* TASK INSTRUCTIONS
(a) In the excerpt on foreign political donations, what kind of organization is Perpetual Trustee Company said to be?
(b) Continue the excerpt on foreign political donations from the point where it stops.

* DOCUMENT SEGMENT
Ban on donations from foreign governments

3.10
Many submitters supported measures to remove the capacity for foreign influence on Australian elections. The Australian Council of Trade Unions submitted:
the argument for banning donations from foreign governments and government-owned or controlled entities to political parties and candidates seems unassailable. These donations are the clearest case of foreign interference in domestic political affairs and represent an unacceptable risk to national sovereignty and the integrity of the Australian electoral system. A similar objection can be taken to donations emanating from overseas bank accounts.
The issue of foreign political donations becomes more complicated when the donor has no connection to a foreign political power (or their commercial offshoots) but nor do they have any obvious or direct connection to the Australian body politic. This could include private citizens of another country and large foreign commercial enterprises. However, the line can be difficult to draw, particularly given the complex international ownership and operational structures of multi-national corporations.7
3.11
Perpetual Trustee Company, a manager of charitable trusts, similarly supported the intent of the restriction on foreign influence:
Perpetual is supportive of any regulatory reform that seeks to protect Australia’s democracy by preventing unwanted foreign interference in our elections and influence over those elected representatives who’s role it is to represent the interests of our nation.8
3.12
On suggestions to exempt charities from a ban on foreign donations, Prof. George Williams stated:
It's like water: water will find a way. It's very clear in the US and a range of countries, including Australia, that you can't exempt one part, or that's simply where the money will flow to.9

Allowable donor

3.13
The definition of ‘allowable donor’ raised three main issues:
the definition is too broad;
the requirements can be easily circumvented; and
it potentially breaches the Constitution.

Records from a data source

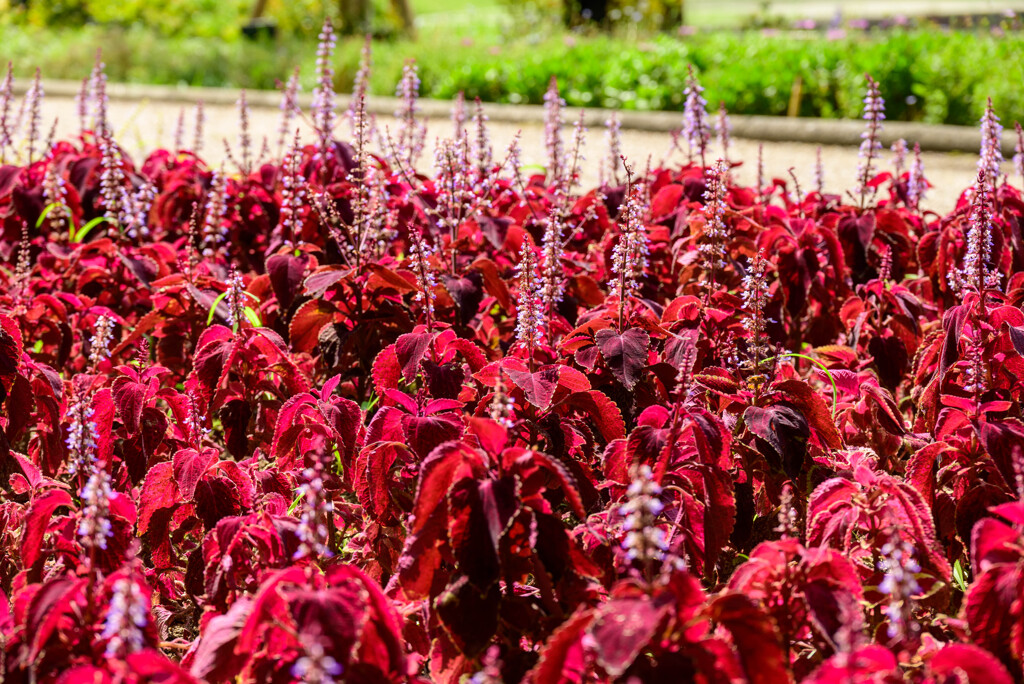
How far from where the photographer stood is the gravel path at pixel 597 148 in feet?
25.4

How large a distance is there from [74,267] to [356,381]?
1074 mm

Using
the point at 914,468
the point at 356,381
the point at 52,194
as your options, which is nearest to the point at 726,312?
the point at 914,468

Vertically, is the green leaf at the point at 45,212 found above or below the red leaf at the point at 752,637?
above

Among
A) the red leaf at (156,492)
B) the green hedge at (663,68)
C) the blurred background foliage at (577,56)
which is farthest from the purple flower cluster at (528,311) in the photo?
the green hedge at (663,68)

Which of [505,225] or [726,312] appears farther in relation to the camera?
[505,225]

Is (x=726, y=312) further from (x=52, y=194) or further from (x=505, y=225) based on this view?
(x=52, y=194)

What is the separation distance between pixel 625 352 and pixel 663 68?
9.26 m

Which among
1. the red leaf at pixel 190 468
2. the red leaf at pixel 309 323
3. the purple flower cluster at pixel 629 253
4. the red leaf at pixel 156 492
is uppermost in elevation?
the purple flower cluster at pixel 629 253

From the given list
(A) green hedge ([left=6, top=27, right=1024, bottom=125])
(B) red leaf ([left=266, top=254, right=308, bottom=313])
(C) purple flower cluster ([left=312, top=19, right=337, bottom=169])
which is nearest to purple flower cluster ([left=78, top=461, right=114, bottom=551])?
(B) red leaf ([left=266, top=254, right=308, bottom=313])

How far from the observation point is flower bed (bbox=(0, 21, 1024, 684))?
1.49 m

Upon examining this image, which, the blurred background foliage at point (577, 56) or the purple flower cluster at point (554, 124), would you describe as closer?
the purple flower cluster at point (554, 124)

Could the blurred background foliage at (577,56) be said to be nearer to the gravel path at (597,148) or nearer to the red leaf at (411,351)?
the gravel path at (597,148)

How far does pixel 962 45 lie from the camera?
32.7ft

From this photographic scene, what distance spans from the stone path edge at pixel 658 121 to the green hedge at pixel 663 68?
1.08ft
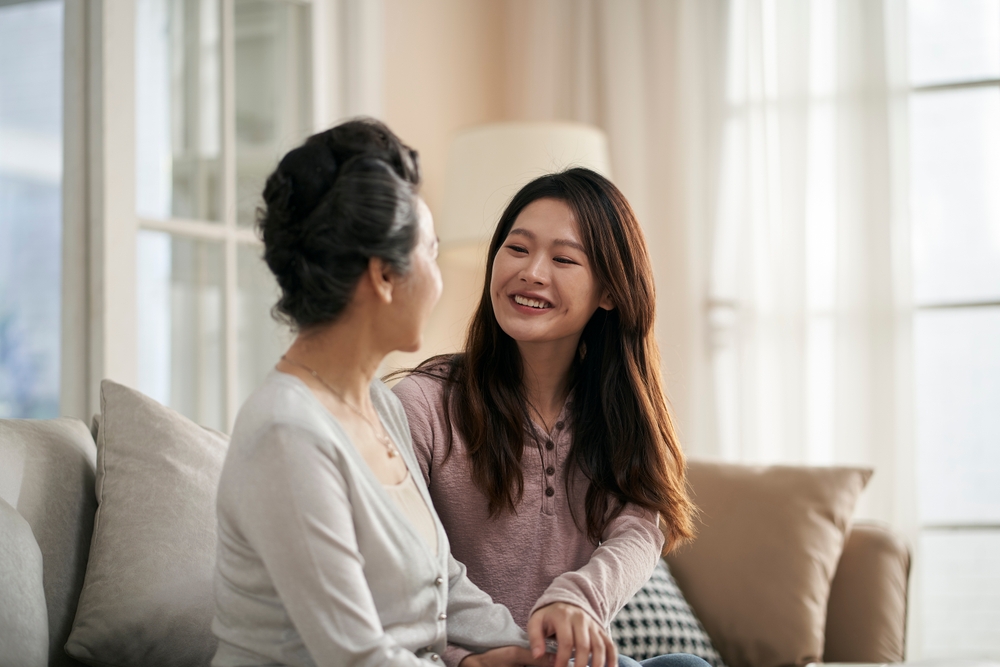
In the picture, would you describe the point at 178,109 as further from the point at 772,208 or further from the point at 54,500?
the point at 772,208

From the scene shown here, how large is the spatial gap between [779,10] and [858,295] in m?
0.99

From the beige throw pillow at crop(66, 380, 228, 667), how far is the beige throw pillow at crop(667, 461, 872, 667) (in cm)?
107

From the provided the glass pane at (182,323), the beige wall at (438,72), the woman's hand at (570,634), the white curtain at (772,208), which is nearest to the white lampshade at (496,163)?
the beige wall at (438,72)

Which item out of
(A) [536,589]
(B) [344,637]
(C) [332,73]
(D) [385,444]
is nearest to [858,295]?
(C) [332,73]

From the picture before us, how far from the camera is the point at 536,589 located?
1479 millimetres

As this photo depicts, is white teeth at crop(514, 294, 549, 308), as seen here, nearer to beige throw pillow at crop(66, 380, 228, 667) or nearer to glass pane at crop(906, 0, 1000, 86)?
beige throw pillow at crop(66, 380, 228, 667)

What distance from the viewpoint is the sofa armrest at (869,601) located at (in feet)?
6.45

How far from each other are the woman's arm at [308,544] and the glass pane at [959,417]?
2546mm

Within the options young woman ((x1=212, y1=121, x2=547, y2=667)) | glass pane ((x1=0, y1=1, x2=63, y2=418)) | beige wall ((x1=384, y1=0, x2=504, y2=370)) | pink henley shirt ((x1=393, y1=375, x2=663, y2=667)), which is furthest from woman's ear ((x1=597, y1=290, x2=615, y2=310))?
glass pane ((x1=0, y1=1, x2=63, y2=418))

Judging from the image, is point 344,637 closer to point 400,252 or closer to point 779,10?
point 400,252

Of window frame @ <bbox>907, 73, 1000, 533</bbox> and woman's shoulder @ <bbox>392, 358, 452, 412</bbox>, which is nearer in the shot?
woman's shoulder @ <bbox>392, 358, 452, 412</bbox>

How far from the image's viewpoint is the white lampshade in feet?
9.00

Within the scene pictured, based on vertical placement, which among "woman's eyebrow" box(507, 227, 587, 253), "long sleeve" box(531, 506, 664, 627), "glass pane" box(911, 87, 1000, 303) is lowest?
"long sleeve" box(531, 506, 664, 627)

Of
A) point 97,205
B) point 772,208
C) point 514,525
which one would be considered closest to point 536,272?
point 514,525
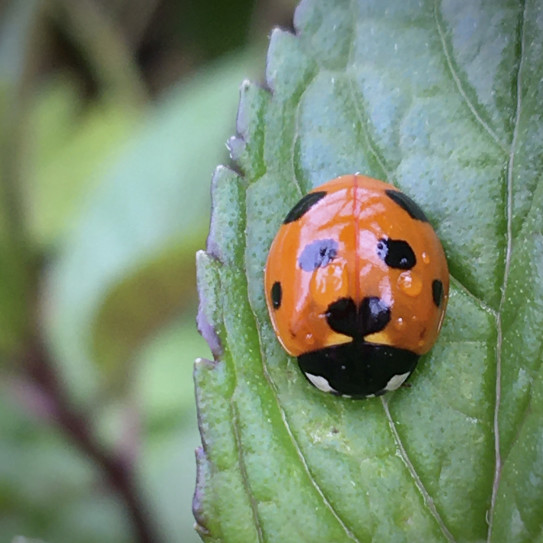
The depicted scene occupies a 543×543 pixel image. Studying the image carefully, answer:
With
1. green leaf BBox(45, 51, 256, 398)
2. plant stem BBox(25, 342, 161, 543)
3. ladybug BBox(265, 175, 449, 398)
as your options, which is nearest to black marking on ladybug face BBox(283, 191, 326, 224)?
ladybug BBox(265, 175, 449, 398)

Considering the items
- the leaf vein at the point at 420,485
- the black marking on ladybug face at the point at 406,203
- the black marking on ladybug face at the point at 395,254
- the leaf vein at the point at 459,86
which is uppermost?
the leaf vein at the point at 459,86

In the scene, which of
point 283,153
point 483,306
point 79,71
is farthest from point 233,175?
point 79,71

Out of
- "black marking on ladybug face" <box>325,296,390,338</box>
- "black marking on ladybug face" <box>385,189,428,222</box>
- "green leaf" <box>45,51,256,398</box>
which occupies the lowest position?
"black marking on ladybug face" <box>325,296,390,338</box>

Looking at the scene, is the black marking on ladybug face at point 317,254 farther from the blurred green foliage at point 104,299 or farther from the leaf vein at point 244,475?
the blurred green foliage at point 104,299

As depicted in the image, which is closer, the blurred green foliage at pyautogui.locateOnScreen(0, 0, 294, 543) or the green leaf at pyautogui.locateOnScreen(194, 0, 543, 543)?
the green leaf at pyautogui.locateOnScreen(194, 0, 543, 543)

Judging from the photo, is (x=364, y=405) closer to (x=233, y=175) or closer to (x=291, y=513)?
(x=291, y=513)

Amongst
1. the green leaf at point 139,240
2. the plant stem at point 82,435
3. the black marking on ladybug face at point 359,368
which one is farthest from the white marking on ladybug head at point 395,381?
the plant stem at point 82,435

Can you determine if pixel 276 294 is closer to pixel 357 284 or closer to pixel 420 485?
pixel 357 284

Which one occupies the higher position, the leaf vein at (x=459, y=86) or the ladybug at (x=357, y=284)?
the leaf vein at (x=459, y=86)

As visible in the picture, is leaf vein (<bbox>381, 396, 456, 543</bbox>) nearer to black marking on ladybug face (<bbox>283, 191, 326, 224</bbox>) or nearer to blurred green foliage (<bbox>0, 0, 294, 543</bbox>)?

* SOLVED TASKS
(a) A manager of charitable trusts.

(b)
3.14
Submitters argued that the definition of allowable donor was too broad, and included donors that would not normally be considered as a foreign influence. The Human Rights Law Centre argued that ‘allowable donor’ status should be extended to all Australian residents:
Great caution should be exercised before passing legislation that, under the guise of addressing an imprecise threat of “undue or improper foreign influence”, deems that many residents of Australia have no legitimate connection to government or policy in Australia, and no legitimate role to play in participating in public debate or donating to the vast range of civil society organisations that participate in public life. This is a very dangerous road for the Parliament of this country to embark on. Residents of Australia who are not (or not yet)citizens play many valuable roles and are as entitled to enjoy rights to freedom of expression and freedom of association as those who hold Australian citizenship, even if they are not entitled to vote or stand for office.10
3.15
Prof. Joo-Cheong Tham outlined all three concerns:
They are not justified on the basis of publicised cases of donors with alleged links to the Chinese Communist Party government;
The justification based on ‘meaningful connection to Australia’ is based on an excessively narrow understanding of such connection and in some respects, constitutionally suspect;
The complexity and onerousness of these restrictions will place a disproportionate compliance burden (especially on smaller organisations) posing constitutional risks;
There are doubts as to the compatibility of these restrictions with implied freedom of political communication; and
The problems relating to ‘foreign’ political donations are better addressed through general measures such as caps on political donations and election spending.11

Appropriate donor information

3.16
There was concern about the proposed requirement to verify donor information by statutory declaration. The majority of submitters contended that this provision is ‘unworkable’.
3.17
The verification requirement applies to cumulative donations of $250 within a year. Submitters stated that this would impose a significant administrative burden on fundraisers, requiring statutory declarations from individuals who donate as little as $4.80 per week. It would also require political candidates to keep records of every small donation in case an individual reaches the $250 threshold in a year.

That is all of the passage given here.